Watch as I procure the essential contingent of 8 prestige bicycles for the price of 1 jerry built car, then transform my city.

From 2 minutes googling, I take the car on the left to be a mercedes-benz C class W204 2.1ltr bla bla etc etc, that I could pick up here in Australia "from" AUD$62,400. I have no doubt it would bring me much kudos for 6-8 years, whereupon it would take on the character of the maths teacher's car on the right (said with all due respect to maths teachers—god don't let me go down for hate-speech on my first day of blogging!)  

By contrast, the 8 dream bikes I'm working now toward owning, will bring me prestige, good health and enjoyment long after the C-class bla bla has gone to the wreckers.  

I own one of those 8 bikes already, my elegant Lynskey, with Campagnolo gear and Mavic Helium Wheels, like something that has rained down from Plato's ideal realm of Forms. I shall wax lyrical about it more in due course. Pictured behind me is my lovely wife, aging like titanium, i.e., not at all (ladies, she's always worn sunscreen). To the left of the image is our Subaru Forester, that is aging more like a car. Before this blogging project is complete I plan to convince smarty pants wifey there to sell it.  

Now to the other 7. The following list is likely to be refined over time, which is not to say these are stabs in the dark either. But enough of my yappin: 

10K+ is not so much for the ultimate bonding experience

And around 5K for the world's fastest cargo bike seems fair as well.

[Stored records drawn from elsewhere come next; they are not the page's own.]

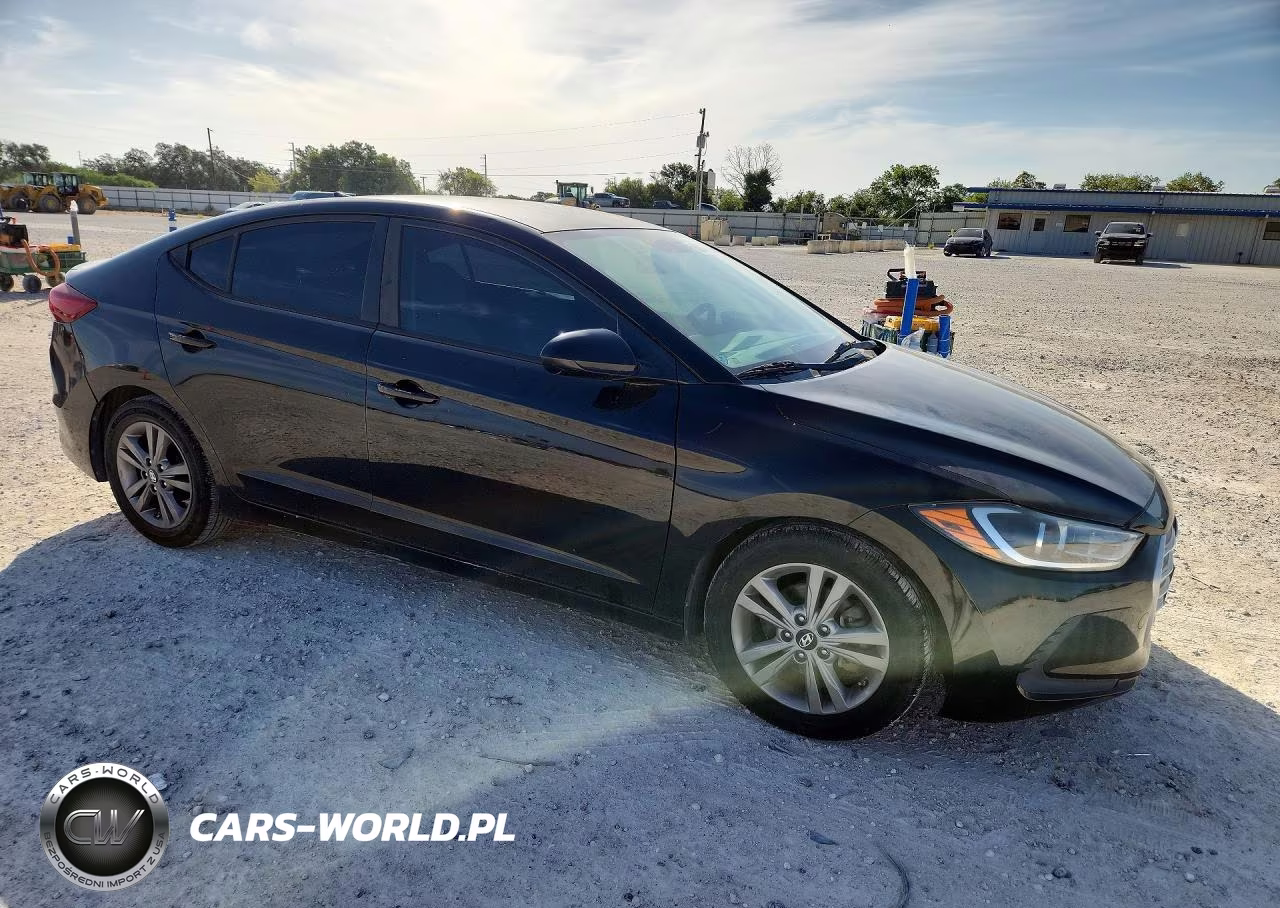 2017 Hyundai Elantra Se VIN:KMHD84LFXHU061101 - 4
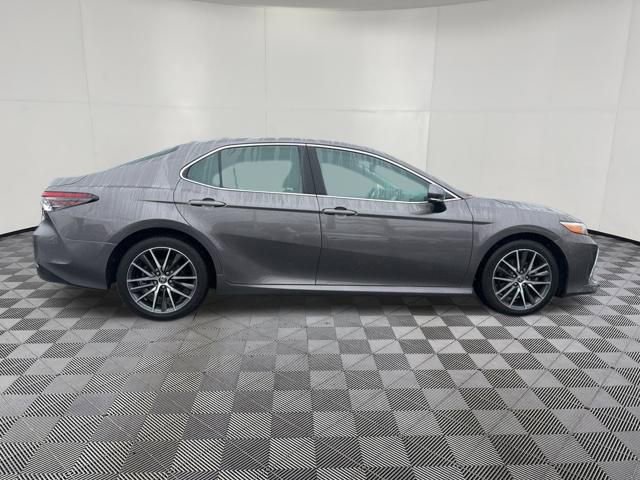 Used 2022 Toyota Camry XLE image 8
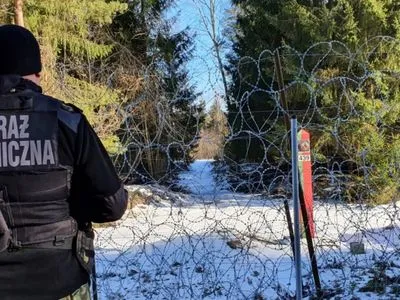 Намагалися пошкодити колючий дріт: у Польщі зафіксували нові спроби незаконного перетину кордону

There's something mad about mountain biking, and something mad about Jeff Jones too, who builds titanium frames and forks that act like titanium springs. Since the end goal of mountain biking, we all know, is to look down from above at our corpses being stretchered from gorges, we should each approach mountain biking with due reverence, I suggest, on 10K+ dream bikes like Jones's, designed to spring back for our sons to inherit.

After going nuts up the bush, put on your best powder blue linen suit and roll out for coffee with a friend on this classic dutch crossframe.

And don't just buy your friend coffee. Set her up on her very own granny bike, one that will not muddy her hems—with thanks to the girls from the lets go ride a bike blog, that has inspired me to start my own blog.

Complete the Dutch theme with an original bakfiet to leave parked in front of your house and thus silence all of your Prius and Smartcar driving middleclass neighbours.

Finally, do not leave your 3 year old accoutrement at granny's place. Parade it (her/him) on his or her own piece of titanium.

To this list we might add one fixie, one time trial machine and maybe a sub 6kg carbon road bike, but personally, I would feel uneasy about owning so many bikes. An air of restraint should inform ones moving to be truly behooving.  

So there is the list, and there is the plan. Along the way I will convince my local council to stop treating the city center as one giant car park and let it be the pre-car city it once was, with walk-up apartments with no basement parking, etceter. I will convert my street into a garden, with no garage doors or on-street parking; my neighbours and I will all voluntarily remit our residents' permits. I will no doubt patch lots of flats. I will buy clothes to match every bike. I will show you all how to live your lives better and be worthy, like me.